**YOUR GOAL:**
Answer these questions using the passage on YouTube creators below.
(a) Who was the first individual creator to reach 100 million subscribers?
(b) According to the former indie filmmaker, what kind of content was the YouTube algorithm all about?
(c) What happens to your front page if you watch enough football videos?

# PASSAGE GIVEN start

It sounds like we've combined the intermittent reinforcement dopamine machine with financial insecurity and created a monster.
> PewDiePie, who was the first individual creator to hit 100 million subscribers, said in a video that he was taking a break
On the one hand, it's amazing that one person can produce a show which reaches what previously you'd have needed a multinational TV organisation for. On the other hand, doing it alone makes it a lonely business with a higher risk of drifting off in a bad direction with nobody to correct you.
> YouTubers say they are afraid to take time off, out of fear it will hurt how their videos are highlighted on the site, which uses an algorithm to determine which ones to recommend. While the algorithm is a mystery
This is why so much of the "is youtube good or bad" question is misled by looking inside the videos. The really important action of youtube, the thing which prevents people leaving it, is (a) the recommendation and (b) the funding .. both of which are completely opaque to those whose careers depend on them. They're left with chaining themselves to a video camera to appease their machine god.
What I quite frankly struggle to understand is why this deal seems to be a good proposition for people. Your odds of becoming the next PewDiePie are Powerball odds, essentially. The work offers no security, no benefits, and very lumpy income. You say one wrong thing, and you get cancel cultured (some cases, it's justified. But is it always?). My point: Why would you pick this up as a primary source of income? It's a terrible deal, yet so many people choose it. Maybe I'm really privileged in being able to walk away from bad deals. I wouldn't take a new job for less pay.
If I were YouTube I wouldn't be transparent about these details. You're basically giving people a playbook for how to game your system. It would make recommendations useless because they'd be less organic and it would make monetization schemes harder to fight against. In my opinion keeping these details unknown is a good first line of defense.
PewDiePie made a video the other day where he called these articles out as grossly misrepresenting what he said (he was going to take a break because he has uploaded a video every day since he can remember, including having a shorter honeymoon to accommodate it).
I was an indie filmmaker. (It’s a hobby, we knew there was no money in it.) It was pretty clear to us that the YouTube algorithm was all about high volume, low quality. The kind of ambitious projects that were all about writing and acting we could spend a year creating would never find a home our audience there.
This has two consequences:
1. It sucks to be a producer for the platform.
2. The audience is pushed towards endless junk content instead of quality because that’s what the algorithm favors and incentivized producers to put into the world.
It did not have to be this way. It still doesn’t. The algorithm is an intentional decision to favor one style of content and production over others.
> The kind of ambitious projects that were all about writing and acting we could spend a year creating would never find a home our audience there.
Honestly, Youtube has become my video platform of choice precisely because I have no interest in that kind of content. While I am sure you do great work, the algorithm would be broken if you were recommended to me. I find the algorithm has done a great job of highlighting high quality channels that are up my ally. It sounds you would really be better off on a service more like Netflix, where the audience is looking for that kind of filmmaking.
In my experience the algorithm simply recommends similar content to what you watch based on your viewing history. If you watch enough football videos then soon your entire frontpage will be football.

# PASSAGE GIVEN end
# DATASET CONTENT start

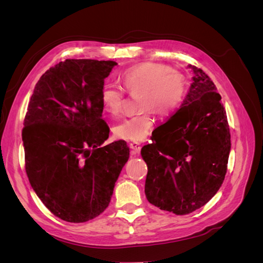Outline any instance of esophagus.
I'll list each match as a JSON object with an SVG mask.
<instances>
[{"mask_svg":"<svg viewBox=\"0 0 263 263\" xmlns=\"http://www.w3.org/2000/svg\"><path fill=\"white\" fill-rule=\"evenodd\" d=\"M129 148L133 150L134 154H139L140 153V149H141V145L139 142H130L129 144Z\"/></svg>","mask_w":263,"mask_h":263,"instance_id":"esophagus-1","label":"esophagus"}]
</instances>
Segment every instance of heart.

# DATASET CONTENT end

**REPLY TO THE EXERCISE:**
(a) PewDiePie.
(b) High volume, low quality.
(c) Your entire front page will be football.